Do this - Reproduce all of the records below verbatim, line by line, in their original order.

======== Data supplied ========

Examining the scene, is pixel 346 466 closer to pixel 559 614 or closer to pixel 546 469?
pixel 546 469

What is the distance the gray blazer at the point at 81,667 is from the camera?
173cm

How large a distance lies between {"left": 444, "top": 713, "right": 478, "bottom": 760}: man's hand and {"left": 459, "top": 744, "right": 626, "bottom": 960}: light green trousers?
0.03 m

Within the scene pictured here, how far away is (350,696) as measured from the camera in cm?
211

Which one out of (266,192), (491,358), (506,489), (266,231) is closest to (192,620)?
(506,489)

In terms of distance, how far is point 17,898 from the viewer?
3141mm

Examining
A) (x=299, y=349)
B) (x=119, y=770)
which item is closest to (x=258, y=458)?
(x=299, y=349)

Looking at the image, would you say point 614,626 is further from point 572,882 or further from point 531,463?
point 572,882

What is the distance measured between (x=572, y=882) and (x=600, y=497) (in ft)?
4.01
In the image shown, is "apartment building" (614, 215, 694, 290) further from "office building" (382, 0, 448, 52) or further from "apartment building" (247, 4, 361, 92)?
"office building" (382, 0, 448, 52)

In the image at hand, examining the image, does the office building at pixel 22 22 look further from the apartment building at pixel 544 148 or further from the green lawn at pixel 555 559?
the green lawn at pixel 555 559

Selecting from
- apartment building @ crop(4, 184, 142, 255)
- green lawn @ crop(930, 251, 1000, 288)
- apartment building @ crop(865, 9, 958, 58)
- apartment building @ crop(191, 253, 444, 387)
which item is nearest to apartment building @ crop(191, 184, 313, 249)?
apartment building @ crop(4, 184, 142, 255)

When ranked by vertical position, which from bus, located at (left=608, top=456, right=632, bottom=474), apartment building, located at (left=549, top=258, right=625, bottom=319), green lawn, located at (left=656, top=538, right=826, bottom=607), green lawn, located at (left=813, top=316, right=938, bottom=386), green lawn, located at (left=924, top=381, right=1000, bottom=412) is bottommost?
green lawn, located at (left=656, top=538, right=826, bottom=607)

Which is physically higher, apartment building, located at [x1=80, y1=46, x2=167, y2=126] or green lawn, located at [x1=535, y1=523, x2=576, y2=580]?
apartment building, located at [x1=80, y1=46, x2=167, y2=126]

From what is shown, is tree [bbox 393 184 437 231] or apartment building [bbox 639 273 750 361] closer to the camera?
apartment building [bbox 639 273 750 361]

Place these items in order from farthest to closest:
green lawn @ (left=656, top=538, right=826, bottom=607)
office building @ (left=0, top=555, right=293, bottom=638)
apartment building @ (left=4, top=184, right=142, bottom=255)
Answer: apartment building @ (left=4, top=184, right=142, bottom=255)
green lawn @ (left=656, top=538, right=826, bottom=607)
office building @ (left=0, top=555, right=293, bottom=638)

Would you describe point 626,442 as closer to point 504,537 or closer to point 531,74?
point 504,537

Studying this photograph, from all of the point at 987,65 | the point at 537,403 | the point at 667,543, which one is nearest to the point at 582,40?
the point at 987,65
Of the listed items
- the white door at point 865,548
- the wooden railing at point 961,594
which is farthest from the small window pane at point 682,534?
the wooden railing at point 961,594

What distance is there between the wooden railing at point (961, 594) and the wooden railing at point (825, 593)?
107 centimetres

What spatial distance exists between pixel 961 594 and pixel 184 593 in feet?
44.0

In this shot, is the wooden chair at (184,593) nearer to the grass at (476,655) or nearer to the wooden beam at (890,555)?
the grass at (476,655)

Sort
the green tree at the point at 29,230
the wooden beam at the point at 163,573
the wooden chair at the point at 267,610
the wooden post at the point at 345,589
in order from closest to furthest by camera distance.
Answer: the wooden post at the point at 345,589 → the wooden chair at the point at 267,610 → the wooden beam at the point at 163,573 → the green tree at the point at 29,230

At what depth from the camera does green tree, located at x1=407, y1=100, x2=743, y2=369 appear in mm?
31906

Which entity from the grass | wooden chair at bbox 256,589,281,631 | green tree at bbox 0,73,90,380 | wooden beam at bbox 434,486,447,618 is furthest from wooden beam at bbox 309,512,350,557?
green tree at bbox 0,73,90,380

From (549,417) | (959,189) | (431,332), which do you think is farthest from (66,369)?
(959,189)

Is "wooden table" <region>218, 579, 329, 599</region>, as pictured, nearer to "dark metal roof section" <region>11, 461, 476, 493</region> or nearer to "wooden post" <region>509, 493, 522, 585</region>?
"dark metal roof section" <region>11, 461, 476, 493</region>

========

Expected output -
Examining the scene, is pixel 346 466 closer to pixel 559 614 or closer to pixel 546 469?
pixel 546 469

What is the distance the gray blazer at the point at 81,667 is from the camera?
173cm

How large a distance lies between {"left": 444, "top": 713, "right": 478, "bottom": 760}: man's hand and {"left": 459, "top": 744, "right": 626, "bottom": 960}: light green trousers?
0.03 m

Within the scene pictured here, how far away is (350,696) as measured from the camera in cm?
211

Which one out of (266,192), (491,358), (506,489), (266,231) is closest to (192,620)?
(506,489)

In terms of distance, how far is point 17,898 from the viewer?
3141mm

Examining
A) (x=299, y=349)
B) (x=119, y=770)
which item is closest to (x=258, y=458)?
(x=299, y=349)

Looking at the image, would you say point 614,626 is further from point 572,882 or further from point 531,463?
point 572,882

What is the distance measured between (x=572, y=882) and (x=600, y=497) (in ft)?
4.01
In the image shown, is "apartment building" (614, 215, 694, 290) further from "office building" (382, 0, 448, 52) or further from "apartment building" (247, 4, 361, 92)?
"office building" (382, 0, 448, 52)

In the image at hand, examining the image, does the office building at pixel 22 22 look further from the apartment building at pixel 544 148 or further from the green lawn at pixel 555 559?
the green lawn at pixel 555 559

Selecting from
- apartment building @ crop(4, 184, 142, 255)
- green lawn @ crop(930, 251, 1000, 288)
- apartment building @ crop(865, 9, 958, 58)
- apartment building @ crop(191, 253, 444, 387)
which item is nearest to apartment building @ crop(191, 184, 313, 249)?
apartment building @ crop(4, 184, 142, 255)

When ranked by vertical position, which from bus, located at (left=608, top=456, right=632, bottom=474), apartment building, located at (left=549, top=258, right=625, bottom=319), green lawn, located at (left=656, top=538, right=826, bottom=607), green lawn, located at (left=813, top=316, right=938, bottom=386), green lawn, located at (left=924, top=381, right=1000, bottom=412) is bottommost?
green lawn, located at (left=656, top=538, right=826, bottom=607)

Which is physically higher, apartment building, located at [x1=80, y1=46, x2=167, y2=126] or green lawn, located at [x1=535, y1=523, x2=576, y2=580]?
apartment building, located at [x1=80, y1=46, x2=167, y2=126]

From what is shown, is tree [bbox 393 184 437 231] or apartment building [bbox 639 273 750 361] closer to the camera?
apartment building [bbox 639 273 750 361]

Place these items in order from farthest to closest:
green lawn @ (left=656, top=538, right=826, bottom=607)
office building @ (left=0, top=555, right=293, bottom=638)
apartment building @ (left=4, top=184, right=142, bottom=255)
Answer: apartment building @ (left=4, top=184, right=142, bottom=255)
green lawn @ (left=656, top=538, right=826, bottom=607)
office building @ (left=0, top=555, right=293, bottom=638)

Would you describe point 626,442 as closer to point 504,537 or closer to point 531,74?
point 504,537

Studying this photograph, from all of the point at 987,65 | the point at 537,403 | the point at 667,543, which one is nearest to the point at 582,40?
the point at 987,65
Of the listed items
- the white door at point 865,548
- the wooden railing at point 961,594
which is farthest from the small window pane at point 682,534?
the wooden railing at point 961,594

What distance is there between the wooden railing at point (961, 594) and the wooden railing at point (825, 593)?
107 centimetres

What spatial distance exists between pixel 961 594 and pixel 184 593 in feet?
44.0

In this shot, is the wooden chair at (184,593) nearer to the grass at (476,655) or nearer to the wooden beam at (890,555)?
the grass at (476,655)

Sort
the green tree at the point at 29,230
the wooden beam at the point at 163,573
the wooden chair at the point at 267,610
the wooden post at the point at 345,589
in order from closest to furthest by camera distance.
Answer: the wooden post at the point at 345,589 → the wooden chair at the point at 267,610 → the wooden beam at the point at 163,573 → the green tree at the point at 29,230

At what depth from the camera does green tree, located at x1=407, y1=100, x2=743, y2=369 appear in mm?
31906

Which entity from the grass | wooden chair at bbox 256,589,281,631 | green tree at bbox 0,73,90,380 | wooden beam at bbox 434,486,447,618 is furthest from wooden beam at bbox 309,512,350,557?
green tree at bbox 0,73,90,380

From (549,417) | (959,189) | (431,332), which do you think is farthest from (66,369)?
(959,189)

Is "wooden table" <region>218, 579, 329, 599</region>, as pictured, nearer to "dark metal roof section" <region>11, 461, 476, 493</region> or nearer to "wooden post" <region>509, 493, 522, 585</region>?
"dark metal roof section" <region>11, 461, 476, 493</region>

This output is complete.